The strangest thing about this outing, though, is that whenever I revisit it (not that often, granted) I fool myself into thinking it’s not that bad. The reason is fairly simple; the first half of the movie is actually quite enjoyable; it’s pacey, colourful, with several good set pieces and narrative conceits. Unfortunately, it goes straight off a (ice) cliff in the second, requiring Brosnan to engage in some CGI-wave parasurfing in response. Which only sinks it further. Die Another Day becomes interminably dull, and aesthetically unpleasant.


General Moon: I don’t approve of what they do here.
James Bond: Tell it to the concierge.

As has become par for the course for Pierce Brosnan’s era, it’s the shallowest of lead characters who must have some depth plied from him by any means possible. As a result, Bond is captured by the North Koreans (a new nation to make the villains! Well, if you don’t count Odd Job) at the end of the pre-credits sequence and undergoes imprisonment and torture (waterboarding, injected with scorpion venom, the usual routine).


As sadly becomes clear, the picture marries its nominal realism and earnest character beats far more disastrously with the greater plot than it did in the previous The World is Not Enough, such that the producers acknowledged they misjudged what fans wanted from the series. I think they actually mistake the botch that is Die Another Day for viewers rejecting the outlandish per se; it’s not that Bond can’t do another Moonraker, it’s that it really needs to know it wants to do another Moonraker. Die has probably the least stylistic coherence of any Bond picture as a consequence.


In another Brosnan era token gesture to real world issues, Bond is tracking down traffickers in conflict diamonds at the outset, with Colonel Moon (Will Yun Lee) and henchman Zao (Rick Yune) the perpetrators. Moon apparently dies (wait, anyone remember Sean Bean in Goldeneye?) and Zao ends up with a diamond-dashed faced. Following an attempt to make a hovercraft chase exciting (not really, and in a sign of how the movie is going, the close-ups are ever-obviously on a sound stage) and 14 months in a Korean nick, Bond is released in an exchange with Zao, now persona non grata as he’s under suspicion for squealing information that got a US agent killed.


So Bond is put in the “acting alone” position we saw in Licence to Kill and then in most of the Craig era; working outside the system (one that still believes in its right to police the world, as Colonel Moon scoffs) is the inevitable pullback from a broader disenchantment and disengagement with the establishment that has gradually seeped into the series post-Cubby Broccoli (can you imagine Sir Rog giving a shit about such things?) Bond’s 00 status is rescinded.


Added to which, there are echoes of the main thrust of The World is Not Enough, in which M said no to terrorists; here she tells Bond “Your freedom came at too high a price” (while Michael Madsen, doing his best Michael Madsen impression (he even smokes!) scoffs “Look at him, you’d think he was some kind of hero”; where’s he been for the last 40 years?) Bond has received the kind of treatment Elektra King did, but of course he hasn’t turned.

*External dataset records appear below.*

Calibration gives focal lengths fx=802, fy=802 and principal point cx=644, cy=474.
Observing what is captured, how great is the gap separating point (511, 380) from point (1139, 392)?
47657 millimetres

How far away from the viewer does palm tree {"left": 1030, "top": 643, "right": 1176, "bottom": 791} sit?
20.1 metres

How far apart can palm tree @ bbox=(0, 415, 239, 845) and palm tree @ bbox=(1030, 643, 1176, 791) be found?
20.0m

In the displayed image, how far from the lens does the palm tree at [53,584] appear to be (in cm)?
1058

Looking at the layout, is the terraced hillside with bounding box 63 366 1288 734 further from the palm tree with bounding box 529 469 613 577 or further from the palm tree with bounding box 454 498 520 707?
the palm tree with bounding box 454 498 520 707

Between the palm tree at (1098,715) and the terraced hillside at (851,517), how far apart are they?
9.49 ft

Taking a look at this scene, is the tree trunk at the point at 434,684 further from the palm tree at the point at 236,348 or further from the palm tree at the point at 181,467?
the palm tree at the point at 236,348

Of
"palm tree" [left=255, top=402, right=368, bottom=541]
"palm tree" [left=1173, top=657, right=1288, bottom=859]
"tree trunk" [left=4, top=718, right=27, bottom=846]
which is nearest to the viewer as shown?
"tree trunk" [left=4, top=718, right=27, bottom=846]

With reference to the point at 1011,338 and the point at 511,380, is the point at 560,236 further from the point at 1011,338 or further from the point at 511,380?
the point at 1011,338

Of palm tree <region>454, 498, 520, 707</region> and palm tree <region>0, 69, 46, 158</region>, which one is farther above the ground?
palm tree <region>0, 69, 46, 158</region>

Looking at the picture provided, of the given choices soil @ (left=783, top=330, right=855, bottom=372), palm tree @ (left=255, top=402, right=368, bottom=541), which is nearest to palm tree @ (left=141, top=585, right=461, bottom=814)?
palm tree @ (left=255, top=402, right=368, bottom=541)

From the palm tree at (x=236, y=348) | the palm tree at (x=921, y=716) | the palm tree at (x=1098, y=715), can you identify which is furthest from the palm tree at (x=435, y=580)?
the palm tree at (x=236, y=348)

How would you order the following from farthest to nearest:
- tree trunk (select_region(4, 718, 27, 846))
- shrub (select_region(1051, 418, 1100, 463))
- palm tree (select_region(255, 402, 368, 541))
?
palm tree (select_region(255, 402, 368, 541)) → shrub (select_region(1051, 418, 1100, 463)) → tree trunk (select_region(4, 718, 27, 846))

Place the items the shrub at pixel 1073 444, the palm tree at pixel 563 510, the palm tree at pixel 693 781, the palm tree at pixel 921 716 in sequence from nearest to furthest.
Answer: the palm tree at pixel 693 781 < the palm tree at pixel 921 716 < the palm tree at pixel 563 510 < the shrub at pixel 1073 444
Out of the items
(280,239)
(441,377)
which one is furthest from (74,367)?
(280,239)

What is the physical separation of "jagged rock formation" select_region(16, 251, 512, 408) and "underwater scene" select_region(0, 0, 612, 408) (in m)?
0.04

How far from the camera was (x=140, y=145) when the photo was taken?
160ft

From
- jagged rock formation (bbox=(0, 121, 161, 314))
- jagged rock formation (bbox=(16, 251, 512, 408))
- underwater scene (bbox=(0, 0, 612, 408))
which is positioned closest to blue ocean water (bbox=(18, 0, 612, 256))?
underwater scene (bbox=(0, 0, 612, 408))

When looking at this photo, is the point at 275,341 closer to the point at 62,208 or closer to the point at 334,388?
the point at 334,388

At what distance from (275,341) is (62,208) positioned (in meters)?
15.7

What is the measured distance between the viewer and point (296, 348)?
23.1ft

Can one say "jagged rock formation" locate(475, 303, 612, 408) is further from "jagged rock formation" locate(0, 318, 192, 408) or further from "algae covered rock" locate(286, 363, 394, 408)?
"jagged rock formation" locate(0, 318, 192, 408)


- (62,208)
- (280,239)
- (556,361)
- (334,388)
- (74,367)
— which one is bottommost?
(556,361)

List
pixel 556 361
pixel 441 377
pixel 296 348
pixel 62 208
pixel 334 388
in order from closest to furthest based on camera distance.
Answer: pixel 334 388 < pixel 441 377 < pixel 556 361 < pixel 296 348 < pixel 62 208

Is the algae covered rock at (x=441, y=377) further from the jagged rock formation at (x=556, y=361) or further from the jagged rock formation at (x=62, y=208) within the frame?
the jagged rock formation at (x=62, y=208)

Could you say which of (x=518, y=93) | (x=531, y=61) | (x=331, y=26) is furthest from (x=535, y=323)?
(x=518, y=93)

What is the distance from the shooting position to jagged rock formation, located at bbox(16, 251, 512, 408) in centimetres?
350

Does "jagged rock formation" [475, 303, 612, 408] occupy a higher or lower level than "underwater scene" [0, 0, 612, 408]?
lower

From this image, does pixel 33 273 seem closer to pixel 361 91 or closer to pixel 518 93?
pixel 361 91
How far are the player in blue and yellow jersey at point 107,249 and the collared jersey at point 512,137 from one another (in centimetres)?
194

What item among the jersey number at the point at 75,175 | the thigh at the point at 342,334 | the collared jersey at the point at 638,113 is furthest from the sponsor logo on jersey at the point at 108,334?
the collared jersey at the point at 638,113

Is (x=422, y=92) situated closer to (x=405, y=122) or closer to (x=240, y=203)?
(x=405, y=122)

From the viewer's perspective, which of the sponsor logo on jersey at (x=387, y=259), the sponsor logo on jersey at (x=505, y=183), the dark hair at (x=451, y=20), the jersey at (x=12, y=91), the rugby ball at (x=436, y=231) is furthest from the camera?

There are a few nice touches during this sequence; the doctor noting “Liver no too good. It’s definitely him then”, and that he threw away his cyanide years ago – he’s not the suicidal type.


Aside from the rest of his activities being unofficial, though, this is a less encumbered Bond than we saw in The World is Not Enough. Which is good to an extent, but unfortunately Brosnan is given nothing of merit in the second half (mind you, neither is anyone else). His best scenes come with his casual escape from custody, dropping off the ship and arriving in a Hong Kong hotel in his PJs, a vision of wilderness man chic, all long hair, beard and chest rug, majestically holding in his belly.


Little he does later provides memorable signature moments. Using London Calling is a bit cheeky (The Clash blazing a trail for a pillar of the establishment?) for his trip back to Blighty (announcing the picture is soon to go down hill), and his swordfight with Gustav Graves (Toby Stephens) is ridiculous but well choreographed, but once Bond moves on to Iceland all is lost. Indeed, are we really to believe the world’s foremost superspy wouldn’t check his weapon before removing it from under his pillow?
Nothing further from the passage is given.